Славка, Колька, Сашка и самолёт - стр. 12
– Умер? – Славке стало жалко медвежонка.
– Нет, Вячеслав. Не умер. Он стал пьяным. Уснул. Мы с ним фотографировались. Светка поначалу боялась, за меня пряталась, а потом даже за лапу его держала.
– А после что с медведем сделали? Убили?
– Да что ты заладил – убили, убили… Никто его не убивал! Погрузили на тележку и вывезли подальше в тайгу. Земли потом на бочки накидали.
– Это хорошо! А почему Ведьмак? Потому что людей не любит?
– Да кто же его знает. Вся деревня так звала за глаза. Но боялись. Силища невероятная в руках у человека. Он всех отвадил от Славкиной пади. Все тихо охотились. В каждом доме были ружья. Тайга же кругом. А этот нет. Только волчьи ямы. Силки, петли, брёвна на противовесах. У него ульи стояли там. Медведи шли на мёд. Так ни одного улья они не взяли. Вот такую оборону он устроил вокруг. А тут как-то скот начал пропадать. Медведь стал скотину драть. Отбилась корова от стада. Он её и задрал. Охотников полно в деревне, они и засаду на медведя устраивали. А медведь как заговорённый. Уходил от них. Обходил все ловушки, волчьи ямы с кольями на дне. Прямо как знал, что ему готовят. Обычно зверь так себя не ведёт. Бабки судачили на завалинках, что это оборотень вернулся. Того самого Славкина вспоминали. Это бабки. Им лишь бы лясы чесать.

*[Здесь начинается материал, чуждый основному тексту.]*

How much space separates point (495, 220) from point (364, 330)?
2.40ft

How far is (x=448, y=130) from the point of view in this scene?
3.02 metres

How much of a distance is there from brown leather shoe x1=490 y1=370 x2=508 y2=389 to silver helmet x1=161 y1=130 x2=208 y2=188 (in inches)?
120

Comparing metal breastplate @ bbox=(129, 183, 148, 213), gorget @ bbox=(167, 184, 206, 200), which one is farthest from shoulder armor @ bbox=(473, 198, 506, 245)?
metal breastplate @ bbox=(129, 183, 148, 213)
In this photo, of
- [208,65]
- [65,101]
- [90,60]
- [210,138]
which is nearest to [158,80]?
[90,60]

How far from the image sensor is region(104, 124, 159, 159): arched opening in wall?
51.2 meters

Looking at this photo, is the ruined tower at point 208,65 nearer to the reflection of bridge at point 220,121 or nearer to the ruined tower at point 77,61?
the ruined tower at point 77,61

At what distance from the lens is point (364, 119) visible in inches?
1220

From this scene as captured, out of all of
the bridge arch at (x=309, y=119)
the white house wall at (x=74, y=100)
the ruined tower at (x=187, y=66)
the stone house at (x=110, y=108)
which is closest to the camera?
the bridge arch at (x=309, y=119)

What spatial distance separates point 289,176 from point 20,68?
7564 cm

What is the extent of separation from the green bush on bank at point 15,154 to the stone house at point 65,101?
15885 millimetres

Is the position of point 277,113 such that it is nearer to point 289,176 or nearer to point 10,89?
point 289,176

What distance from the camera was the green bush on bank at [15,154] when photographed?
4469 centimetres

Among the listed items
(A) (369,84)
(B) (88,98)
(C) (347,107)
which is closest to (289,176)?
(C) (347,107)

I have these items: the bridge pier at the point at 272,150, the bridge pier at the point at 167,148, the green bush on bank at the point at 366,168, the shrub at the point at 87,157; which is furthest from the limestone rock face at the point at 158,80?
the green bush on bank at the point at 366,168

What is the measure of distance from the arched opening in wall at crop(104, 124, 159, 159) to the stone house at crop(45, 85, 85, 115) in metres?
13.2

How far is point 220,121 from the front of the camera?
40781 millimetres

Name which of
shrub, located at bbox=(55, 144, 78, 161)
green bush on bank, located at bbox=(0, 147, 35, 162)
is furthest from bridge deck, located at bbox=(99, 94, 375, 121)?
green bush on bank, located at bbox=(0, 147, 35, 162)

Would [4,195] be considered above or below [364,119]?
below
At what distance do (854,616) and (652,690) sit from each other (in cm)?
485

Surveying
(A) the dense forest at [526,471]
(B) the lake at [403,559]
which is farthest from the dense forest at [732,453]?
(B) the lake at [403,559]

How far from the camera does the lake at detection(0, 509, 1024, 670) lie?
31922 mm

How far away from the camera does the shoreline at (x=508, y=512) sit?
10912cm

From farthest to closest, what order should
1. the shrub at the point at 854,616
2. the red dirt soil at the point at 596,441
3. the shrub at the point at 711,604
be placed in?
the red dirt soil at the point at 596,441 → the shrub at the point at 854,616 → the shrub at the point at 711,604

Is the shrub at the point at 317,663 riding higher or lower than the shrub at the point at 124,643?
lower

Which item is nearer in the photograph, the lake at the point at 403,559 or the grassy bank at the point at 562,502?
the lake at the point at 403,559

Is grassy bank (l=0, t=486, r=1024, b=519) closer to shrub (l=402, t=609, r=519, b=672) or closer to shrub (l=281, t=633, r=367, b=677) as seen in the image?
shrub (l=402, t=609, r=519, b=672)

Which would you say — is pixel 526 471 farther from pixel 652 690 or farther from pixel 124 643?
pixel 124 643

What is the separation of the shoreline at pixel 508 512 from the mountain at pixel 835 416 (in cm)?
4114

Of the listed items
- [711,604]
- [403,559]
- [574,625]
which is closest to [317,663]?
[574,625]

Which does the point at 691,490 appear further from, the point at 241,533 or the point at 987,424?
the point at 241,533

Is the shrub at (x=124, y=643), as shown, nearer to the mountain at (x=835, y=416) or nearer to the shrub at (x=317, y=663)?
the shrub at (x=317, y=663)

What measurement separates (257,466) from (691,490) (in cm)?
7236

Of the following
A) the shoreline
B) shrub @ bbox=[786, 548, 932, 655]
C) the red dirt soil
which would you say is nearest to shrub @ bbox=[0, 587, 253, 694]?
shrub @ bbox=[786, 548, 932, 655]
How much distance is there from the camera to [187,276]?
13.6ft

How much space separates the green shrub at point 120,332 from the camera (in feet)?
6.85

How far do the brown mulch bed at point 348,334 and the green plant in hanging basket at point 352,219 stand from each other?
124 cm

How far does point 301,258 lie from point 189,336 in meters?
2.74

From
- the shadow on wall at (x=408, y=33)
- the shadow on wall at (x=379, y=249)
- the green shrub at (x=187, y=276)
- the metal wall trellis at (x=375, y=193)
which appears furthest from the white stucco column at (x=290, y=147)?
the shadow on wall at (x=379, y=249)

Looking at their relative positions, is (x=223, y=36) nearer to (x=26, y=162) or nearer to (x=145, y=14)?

Ну, у народа мысль и созрела, что это раненный на ведьмаковской пасеке мишка мстит так людям. Выпили мужики и гуртом, человек тридцать, повалили к деду Епифану. Я тогда мелкий был, но тоже увязался. Интересно же! Зашли во двор те, кто на улице остался. Мы с пацанами забрались на забор, глядим, что дальше будет. Выходит Ведьмак, в рубахе навыпуск:
– Чего надоть?
Мужики горланят, перебивают друг друга, руками машут, угрожают. Понятное дело, пьяные.
Ведьмак посмотрел на них недобро так. Все враз и заткнулись.
У него над входом в дом была подкова конская прибита. На удачу. Он так её легко потянул на себя, как будто она не прибита была вовсе, а приклеенная. Оторвал её. Гвозди аккуратно вынул, в карман к себе положил. Потом, не сильно напрягаясь, разогнул её. Бросил под ноги пришедшим.
– Как сумеете снова согнуть – так и приходите. А от меня раненый зверь не уходит. Я над зверьём не измываюсь. Либо не подходит совсем, либо не приближается. Не мой медведь. А вы, мужики, ступайте подобру-поздорову, а то места будет мало. Вы же потом лечиться пойдёте да власти жаловаться. Так что не надо. Если нет среди вас охотников, способных с медведем справиться, так я сам с этим мишкой разберусь. Только не надо всем кагалом ко мне валить. Пришёл бы один-два да по-человечески попросил бы о помощи. Я помогу. А вот так… не надо. Меня горлом не возьмёте. Самим потом больно будет. А мне вас припарками лечить.
И мужики молча, без единого звука, развернулись и вышли. Мы остались сидеть на заборе.
Так Ведьмак подобрал это разогнутую подкову. О перила на крыльце снова её согнул. Подправил на камушке, чтобы ровная была. Сходил в дом за топором и обушком, снова повесил на место. Гвозди из кармана старые вынул, тоже поправил на камне том и на место приладил подкову.
А потом ушёл в тайгу. И через неделю на центральную площадь приволок медвежью лапу. Я медведей видел. Но такой лапы – никогда! Огромнейшая лапища. Раза в два больше привычной. Страшная. Когти крупнее, чем мой средний палец, раза в два, и толстые. Как большой палец на ноге. А он в одиночку его взял! После этого случая Ведьмака все стали ещё больше бояться и по мелочи старались не беспокоить. А он и не лез ни к кому.